▸ **THE TASK**
Copy out all of the entries below word for word, in the same order and with no line added, dropped, or altered.

▸ **SUPPLIED MATERIAL**
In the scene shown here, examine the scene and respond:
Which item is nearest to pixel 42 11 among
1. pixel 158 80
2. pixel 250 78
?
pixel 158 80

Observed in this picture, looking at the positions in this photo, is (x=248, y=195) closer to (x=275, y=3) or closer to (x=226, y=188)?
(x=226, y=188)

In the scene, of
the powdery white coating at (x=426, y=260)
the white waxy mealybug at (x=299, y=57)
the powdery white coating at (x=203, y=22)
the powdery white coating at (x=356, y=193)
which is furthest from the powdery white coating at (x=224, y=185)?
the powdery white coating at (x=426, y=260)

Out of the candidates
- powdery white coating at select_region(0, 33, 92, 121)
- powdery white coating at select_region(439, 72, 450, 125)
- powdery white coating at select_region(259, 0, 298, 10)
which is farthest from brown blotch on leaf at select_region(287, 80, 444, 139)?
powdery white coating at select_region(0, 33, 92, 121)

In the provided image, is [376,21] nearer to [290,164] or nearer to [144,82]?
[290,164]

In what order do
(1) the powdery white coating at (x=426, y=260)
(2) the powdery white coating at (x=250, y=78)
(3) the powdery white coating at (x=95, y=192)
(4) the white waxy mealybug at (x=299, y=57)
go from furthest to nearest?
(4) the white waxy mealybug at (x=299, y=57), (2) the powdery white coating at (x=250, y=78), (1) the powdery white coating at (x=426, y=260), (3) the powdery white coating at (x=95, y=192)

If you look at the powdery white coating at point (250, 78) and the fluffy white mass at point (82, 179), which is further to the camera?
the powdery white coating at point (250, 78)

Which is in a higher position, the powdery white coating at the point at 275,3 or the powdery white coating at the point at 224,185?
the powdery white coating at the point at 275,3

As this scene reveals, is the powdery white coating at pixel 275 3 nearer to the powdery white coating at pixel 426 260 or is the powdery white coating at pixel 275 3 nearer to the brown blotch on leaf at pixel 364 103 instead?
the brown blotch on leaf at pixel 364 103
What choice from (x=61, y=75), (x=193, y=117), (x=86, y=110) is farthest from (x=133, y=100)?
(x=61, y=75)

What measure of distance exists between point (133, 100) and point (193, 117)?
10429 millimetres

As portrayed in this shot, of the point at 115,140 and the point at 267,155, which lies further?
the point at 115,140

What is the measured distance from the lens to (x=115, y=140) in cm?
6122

▸ **ANSWER TO THIS EXERCISE**
In the scene shown here, examine the scene and respond:
Which item is nearest to pixel 42 11 among
1. pixel 158 80
2. pixel 250 78
?
pixel 158 80

Observed in this picture, looking at the positions in this photo, is (x=248, y=195) closer to (x=275, y=3) or closer to (x=226, y=188)?
(x=226, y=188)

In the scene, of
the powdery white coating at (x=426, y=260)
the white waxy mealybug at (x=299, y=57)
the powdery white coating at (x=203, y=22)
the powdery white coating at (x=356, y=193)
which is furthest from the powdery white coating at (x=224, y=185)?
the powdery white coating at (x=426, y=260)

Out of the candidates
- powdery white coating at select_region(0, 33, 92, 121)
- powdery white coating at select_region(439, 72, 450, 125)
- powdery white coating at select_region(259, 0, 298, 10)
which is farthest from brown blotch on leaf at select_region(287, 80, 444, 139)?
powdery white coating at select_region(0, 33, 92, 121)

In the provided image, is [376,21] nearer to [290,164] or nearer to [144,82]?
[290,164]

In what order do
(1) the powdery white coating at (x=426, y=260)
(2) the powdery white coating at (x=250, y=78)
(3) the powdery white coating at (x=95, y=192)
(4) the white waxy mealybug at (x=299, y=57)
go from furthest to nearest?
(4) the white waxy mealybug at (x=299, y=57), (2) the powdery white coating at (x=250, y=78), (1) the powdery white coating at (x=426, y=260), (3) the powdery white coating at (x=95, y=192)

If you look at the powdery white coating at point (250, 78) and the fluffy white mass at point (82, 179), which is further to the camera?
the powdery white coating at point (250, 78)

Which is in a higher position, the powdery white coating at the point at 275,3 or the powdery white coating at the point at 224,185?
the powdery white coating at the point at 275,3

As this scene reveals, is the powdery white coating at pixel 275 3 nearer to the powdery white coating at pixel 426 260 or is the powdery white coating at pixel 275 3 nearer to the brown blotch on leaf at pixel 364 103 instead?
the brown blotch on leaf at pixel 364 103
What choice from (x=61, y=75), (x=193, y=117), (x=86, y=110) is farthest from (x=133, y=100)?
(x=61, y=75)

What measure of distance exists between point (133, 100) and point (193, 117)?
10429 millimetres

As portrayed in this shot, of the point at 115,140 and the point at 267,155, which lies further?
the point at 115,140

What is the measured distance from the lens to (x=115, y=140) in cm?
6122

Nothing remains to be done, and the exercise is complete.